Independentemente das classificações que esta ou outra agência de rating venham a atribuir a Portugal, o PCP continuará a bater-se, nomeadamente no próximo Orçamento de Estado, para que Portugal faça opções necessárias para o país e para os portugueses”, sublinhou ainda o deputado, mantendo o foco nas negociações em curso.

Se dúvidas restassem, Jerónimo de Sousa vincou também que a “boa notícia” seria, isso sim, o país “assumir a sua soberania no plano económico e monetário”, porque esse é o caminho que permitirá repor rendimentos e direitos – como o descongelamento das carreiras da função pública, exemplificou.

Com Passos seria mais rápido

Na sexta-feira à noite, à margem de um jantar de campanha em Mafra, o líder do PSD admitiu que o actual executivo “tem o mérito de ter conseguido nestes dois anos provar que os receios dos investidores eram infundados”, já que “acabou por garantir as metas que eram importantes para quem estabelece o rating para o país”.

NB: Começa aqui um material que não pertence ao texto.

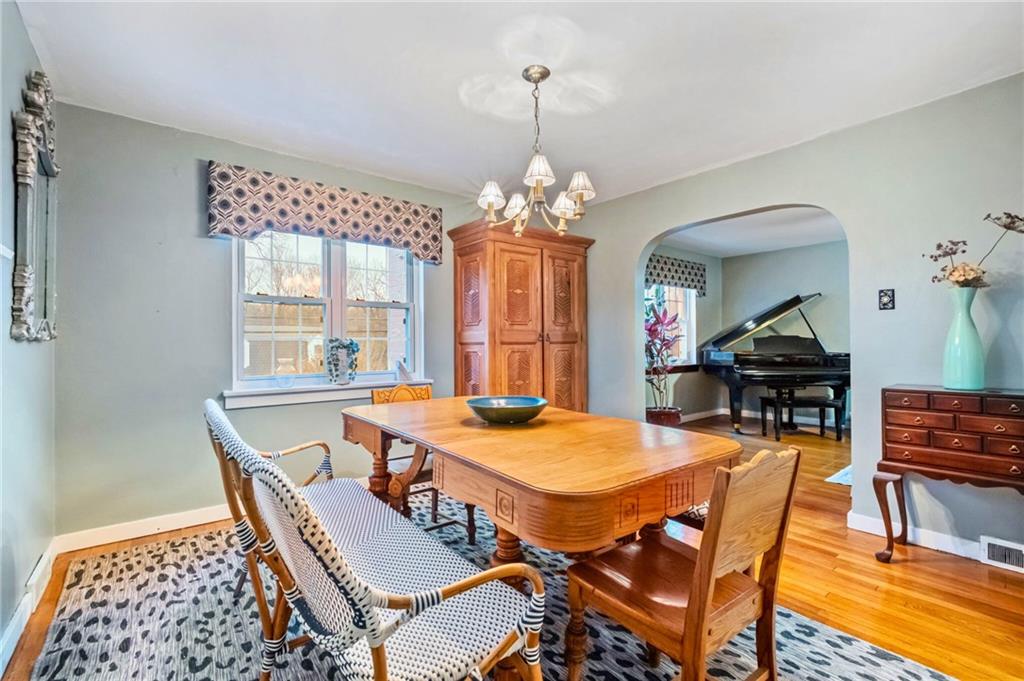 173 Spring Grove Road Pittsburgh, PA 15235 - Photo 11 of 30 a view of a dining room with furniture and window
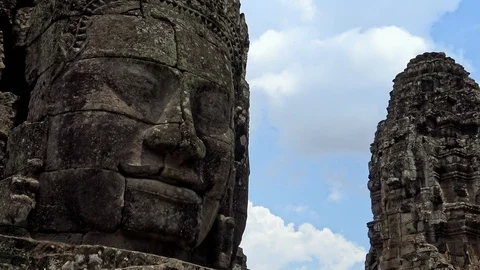 4K, Stone faces statue of Bayon temple. Angkor Thom is a tourist attraction.-Dan Stock Footage 119057520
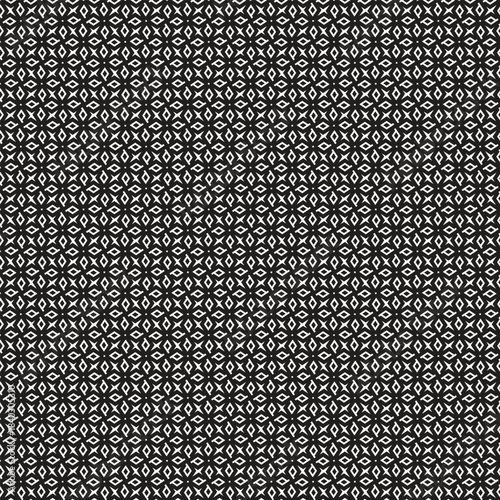 Intricate black and white geometric pattern with repeating tessellated starburst motifs creating a complex visual texture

Classificou a nova notação como uma “excelente notícia” mas ainda assim afirmou que se a direita se tivesse mantido no governo “muito provavelmente essa melhoria” teria ocorrido mais cedo. Logo na réplica, António Costa, em Lisboa, provocou: "É tão verdade como eu dizer que se o governo tivesse mudado mais cedo teríamos saído ainda mais cedo (…) Conseguimos estes resultados virando a página da austeridade.”

Dormir sobre o assunto piorou o ambiente entre ambos. Costa abriu as hostilidades no sábado de manhã em Bragança defendendo que foi o Governo PS que “virou a página do ‘lixo’” e não a direita. O CDS veio entretanto dizer que o mérito é deste e do anterior Governo. “A direita bem pode dizer que teria feito o mesmo. Há uma coisa que nós sabemos: não fez e nós fizemos (…) Tivemos melhores resultados com menos sacrifícios”, apontou o primeiro-ministro.

Passos Coelho contra-atacou em Penalva do Castelo. Disse que Costa quer “vender factos que não existem e retóricas que não têm adesão à realidade”, mostrando que o Governo não está “à altura dos acontecimentos”. E reclamou louros porque se o seu executivo tivesse falhado, agora não havia esta “prosápia toda”.

Sem agenda pública este fim-de-semana, Marcelo Rebelo de Sousa nada disse sobre a nova notação de Portugal, atribuída pela Standard & Poor’s. Um silêncio pouco habitual para o Presidente da República.